- _Data excerpts_:
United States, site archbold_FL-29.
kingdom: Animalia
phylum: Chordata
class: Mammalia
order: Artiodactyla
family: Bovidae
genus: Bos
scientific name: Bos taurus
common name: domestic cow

---

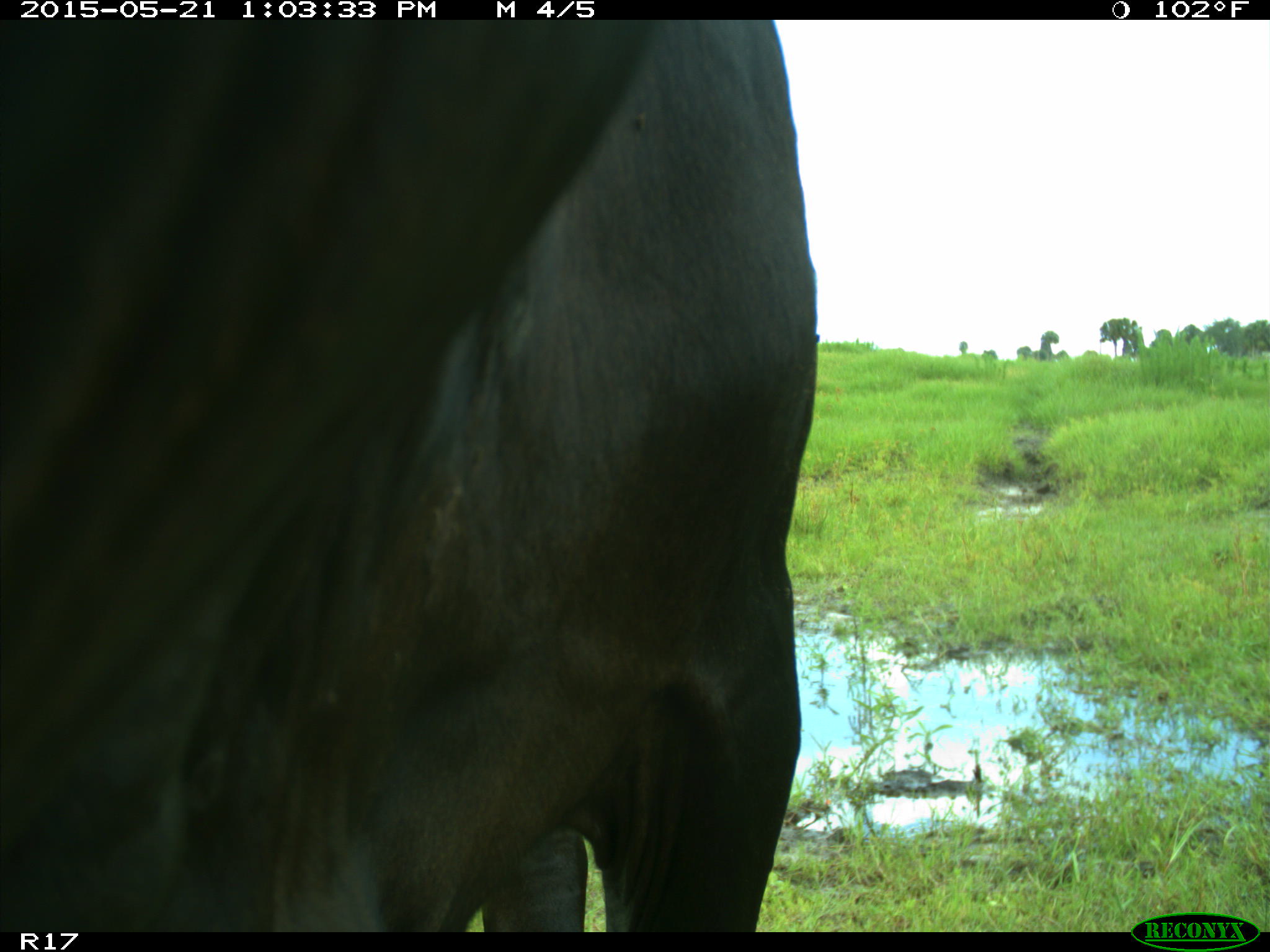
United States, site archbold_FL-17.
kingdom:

- _Aim of the exercise_:
Please output the lines of the listing above that fall in the stretch from the one with "class: Mammalia" through the one with "common name: domestic cow", exactly and only those.

- _Your response_:
class: Mammalia
order: Artiodactyla
family: Bovidae
genus: Bos
scientific name: Bos taurus
common name: domestic cow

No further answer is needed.